Humanities 110

Introduction to the Humanities

Paper Topics | Spring 2014 | Paper 1

Due Saturday, February 14th, 5 p.m., in your conference leader's Eliot Hall mailbox.
Maximum length: 1,500 words

Choose one of the following questions:

  1. Examine the role of the chorus of Clouds in Aristophanes' Clouds. How do their words and actions fit into the overall themes of the play, and to what extent is understanding their role essential to understanding the meaning of the play?

  2. Compare Socrates's teaching methods in the Euthyphro and the Clouds. To what extent do you think that the Clouds constitutes a justifiable critique of Socrates's elenchus?

  3. At Apology 28b-d, Socrates seems to compare his actions and attitudes to those of Achilles during the Trojan War. In what sense does Socrates say he is like Achilles, and how important is the comparison in Socrates' defense of his life and actions?

  4. To what extent does Socrates live up to the standards of good citizenship he describes in the Apology? How does your answer help to understand the outcome of his trial?

  5. At Crito 50a-54d, Socrates presents two arguments to show that it would be wrong for him to escape. The arguments are based on two models of the citizen's relationship to the laws. On one model the citizen is to the laws as a child is to a parent. On the other model, the citizen is to the laws as a party of a contract is to another party of a contract.
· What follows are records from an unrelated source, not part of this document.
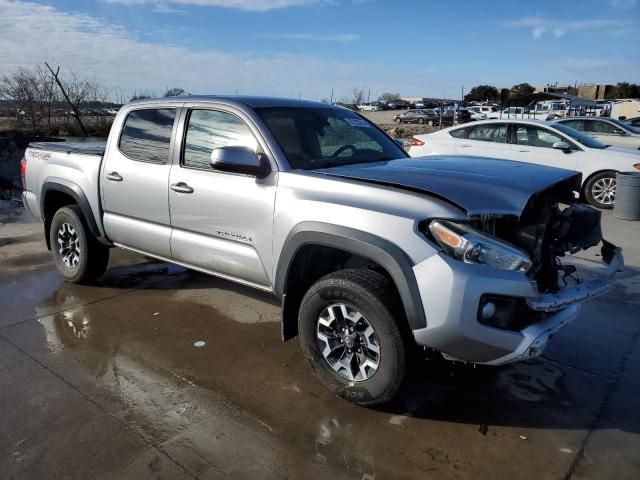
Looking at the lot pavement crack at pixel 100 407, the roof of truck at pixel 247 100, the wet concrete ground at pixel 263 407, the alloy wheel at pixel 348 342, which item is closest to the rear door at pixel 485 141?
the wet concrete ground at pixel 263 407

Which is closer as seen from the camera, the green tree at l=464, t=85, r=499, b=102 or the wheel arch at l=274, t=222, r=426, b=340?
the wheel arch at l=274, t=222, r=426, b=340

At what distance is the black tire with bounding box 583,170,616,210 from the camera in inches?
377

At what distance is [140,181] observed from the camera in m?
4.48

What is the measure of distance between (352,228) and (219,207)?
1245 millimetres

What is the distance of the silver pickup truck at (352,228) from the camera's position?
9.03 feet

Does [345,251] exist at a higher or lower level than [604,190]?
higher

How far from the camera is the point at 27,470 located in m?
2.70

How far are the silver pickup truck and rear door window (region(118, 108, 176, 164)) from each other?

    1. Carefully explain one of these arguments. Identify the argument's premises and show how the conclusion is supposed to follow from the premises.

    2. Develop in rigorous detail ONE objection to the argument. (For example, one could argue that the conclusion does not follow from the premises of the argument. Or one could argue that one of the premises is false.)

    3. Develop in rigorous detail the strongest response you think Socrates could give to your objection.

    4. Explain why you think the response is satisfactory or unsatisfactory.

  6. In the Apology, Socrates asks the jury "to pay no attention to my manner of speech--be it better or worse--but to concentrate your attention on whether what I say is just or not, for the excellence of a judge lies in this, as that of a speaker lies in telling the truth" (18a). The premise of this statement is that what he says can be separated from how he says it. How do Plato's strategies of representation in the Republic complicate this binary between truth and expression?

  7. In Book 2 of the Republic (369a-373a), Socrates begins his search for the ideal city by constructing what his interlocutor Glaucon calls a "city of pigs." Why does Socrates propose this city as the ideal city, and why is it ultimately rejected and replaced by a new city? Is there any sense in which it is an ideal city, or is it just a false start that leads nowhere?

  8. According to French feminist Julia Kristeva, the feminist struggle "must be seen historically and politically as a three-tiered one, which can be schematically summarized as follows:

    1. Women demand equal access to the symbolic order. Liberal feminism. Equality.

    2. Women reject the male symbolic order in the name of difference. Radical feminism. Femininity extolled....

    3. Women reject the dichotomy between masculine and feminine as metaphysical. The third position is one that has deconstructed the opposition between masculinity and femininity.” (Tori Moi, Sexual/Textual Politics: Feminist Literary Theory. London: Routledge, 1985: 12)

    Focusing on book five, make a case for which of the three stages of feminism (if any) could find support in Plato's Republic.

  9. In the Republic, Socrates argues that a just man should rule even though it is against his will to do so: "in a city of good men...the citizens would fight in order not to rule, just as they do now in order to rule" (347d; for an elaboration of this argument, see also 519b-e). He also seems to suggest that the just man lives a more pleasurable life than the unjust man (587e-588a). But being compelled to rule against your will doesn't sound very pleasurable. Can these two arguments be reconciled?

  10. Write your own essay topic. If you choose this option, it is necessary to have your conference leader approve your topic before you start working on it.